Она добилась, чего хотела: Иван позабыл о своих совещаниях и нужных людях, он с ней полностью — до донышка.

— Ты насчёт философии или Альберта? Если насчёт Альберта… я сразу ушла в районную больницу рядом с домом. А философия, Ваня, оказалась любопытной наукой: помогает разобраться в закономерности взрывов, агрессий. Альберт научил меня думать. Что такое писатель, Ваня? Так трудно забыть о нужде, горе, о шпоре на ноге или больной печени, но нужно суметь подняться над всем этим — суетным!

— Я, кажется, понимаю, о чём ты!

Ваня так жадно слушает и своим вниманием помогает увидеть главное и неглавное.

— У нас был больной Климов. Тощий, остроносый, похож на Дон Кихота. Никого у него на свете нет, даже заботливые сослуживцы ни разу не пришли навестить его. Помрёт, будет валяться в своей комнате много месяцев. Жалко его.

— Ты ему, Маша, и передачи сама носила! — Иван склоняется к ней, целует, и это простое, такое привычное прежде движение наполняет её детством.

— Откуда ты знаешь? — усмехается Марья. — Ладно. Так вот, именно Климов и повернул всё в клинике. Сначала я не понимала, почему все больные и медработники, так боясь Галину и Владыку, заговорили перед следователем и комиссией? А это, оказывается, Климов с каждым провёл работу.

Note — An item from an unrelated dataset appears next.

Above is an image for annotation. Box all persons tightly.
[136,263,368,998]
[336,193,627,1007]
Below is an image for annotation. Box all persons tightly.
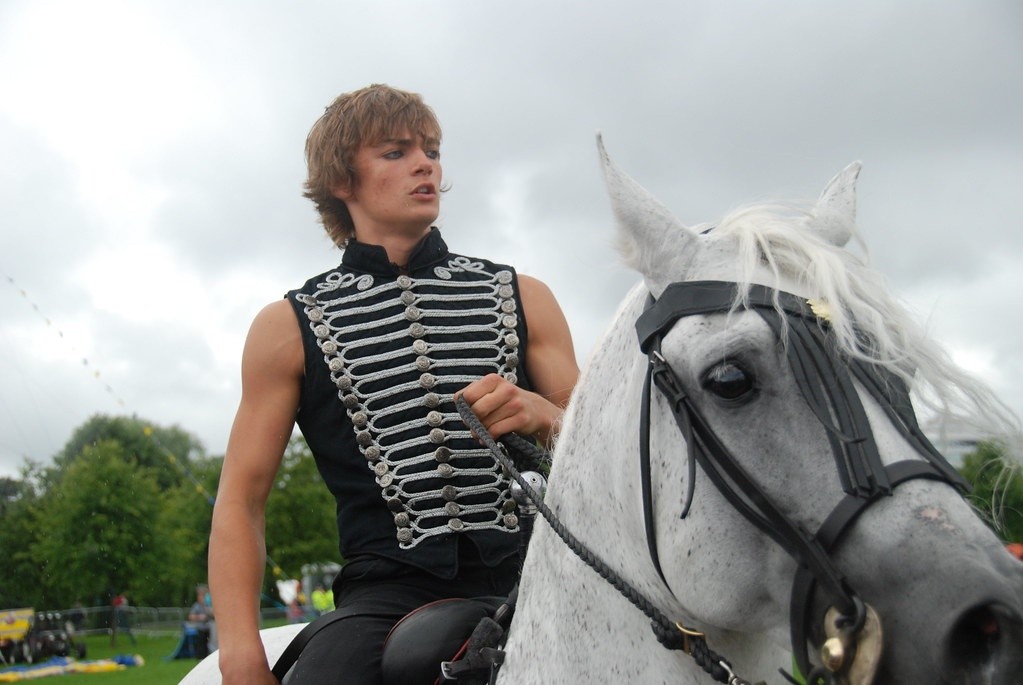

Это впервые, понимаешь, взбунтовались маленькие люди и победили!

— А сейчас он как живёт? — неожиданно прерывает Иван.

— Кто? — удивлённо смотрит Марья на брата. И догадывается. — Климов?! Не знаю, Ваня.

— А ты узнай. Наверняка по-другому, чем раньше, до больницы. Нужно узнать. Если на всё смотреть сверху, глядишь, и не увидишь чего-то. Палка-то о двух концах! Не всегда писателю сверху виднее.

— Правда, странно, почему не знаю. Климов для меня стал братом, а я бросила его. Значит, я тоже равнодушная? — растерялась Марья. — Это из-за Альберта всех позабыла. А знаешь, Климова зовут Ваня. Как и тебя.

Звонок. Опять властный.

— Отец? — прошептала Марья. — Вернулся?! — Она побежала к двери. Руки не слушались, не могли справиться с замком. Подошёл Иван, повернул ключ. Дверь приоткрылась, загородила Ивана. Марья растерянно отступила:

— Галина Яковлевна?!

Те же бриллианты в ушах, та же яркая одежда. Настоящая Галина! Хотя… губы и щёки без краски — блёклы. Волосы не рыжи — пегая, выцветшая седина, которую и не назовёшь сединою. Бриллианты кажутся фальшивыми, и одежда словно с другого человека. Бесхозность, выморочность. Не Галина, жалкое существо, всеми силами пытающееся удержать на себе видимость власти.